4 February, 2021
It won’t be news that, on average, women earn less than their male colleagues. Although the pay gap is falling in the UK, in 2020, women still earned 15.5% less than men on average. But the gender pay gap that no one’s talking about goes beyond base pay.
Mandatory gender pay gap reports focus on the differences between hourly earnings but they don’t account for equity-based compensation, like stock options. When these are factored in, the gap widens even further. Only 3 out of 27 HR professionals interviewed said their firm assessed the gap between equity-based pay as well as salaries and bonuses.
The good news? A study suggested that men aren’t favoured over women based on assessment of their potential when it comes to awarding stock options. The bad news? They are favoured when it comes to retention. In other words, stock options are primarily given to incentivise talented people to stay with the company – and men are perceived to be more important to retain, hence given more stock options. With retention being the reason that 90% of employers say they award share options to employees, this is clearly something that needs further exploration.

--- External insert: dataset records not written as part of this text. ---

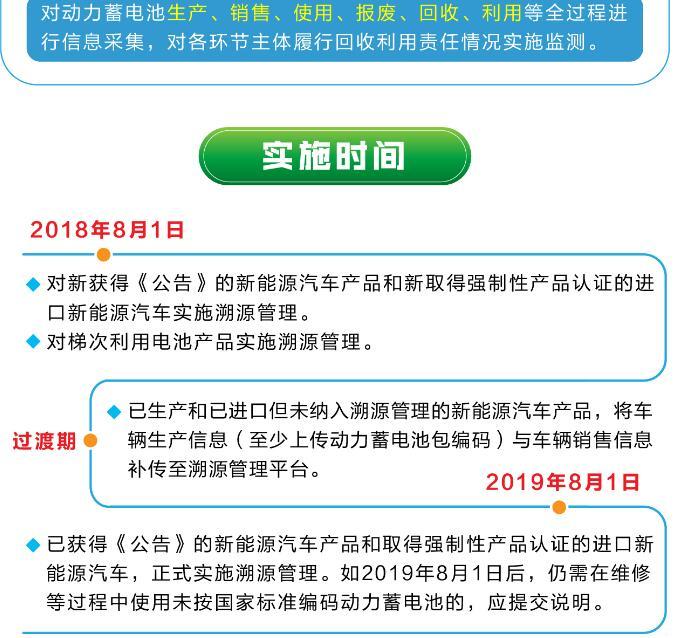 对动力蓄电池生产、销售、使用、报废、回收、利用等全过程进行信息采集，对各环节主体履行回收利用责任情况实施监测。

实施时间

2018年8月1日

◆ 对新获得《公告》的新能源汽车产品和新取得强制性产品认证的进口新能源汽车实施溯源管理。

◆ 对梯次利用电池产品实施溯源管理。

过渡期

◆ 已生产和已进口但未纳入溯源管理的新能源汽车产品，将车辆生产信息（至少上传动力蓄电池包编码）与车辆销售信息补传至溯源管理平台。

2019年8月1日

◆ 已获得《公告》的新能源汽车产品和取得强制性产品认证的进口新能源汽车，正式实施溯源管理。如2019年8月1日后，仍需在维修等过程中使用未按国家标准编码动力蓄电池的，应提交说明。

So, while gender pay gap reporting shines a light on one problem, it obscures another. In order to really understand the issues, we need to assess the whole problem. We can start with companies disclosing more than the regulatory required data and thinking about the whole picture when considering gender equality in the workplace. After all, you can’t manage what you don’t measure.
This highlights the need to continually review metrics, and think more broadly about the real point of reporting on these issues, rather than simply following the mandatory reporting requirements. Some interesting insights arise when you do. We’d advocate for being on the front-foot, rather than the back, and being leaders of change.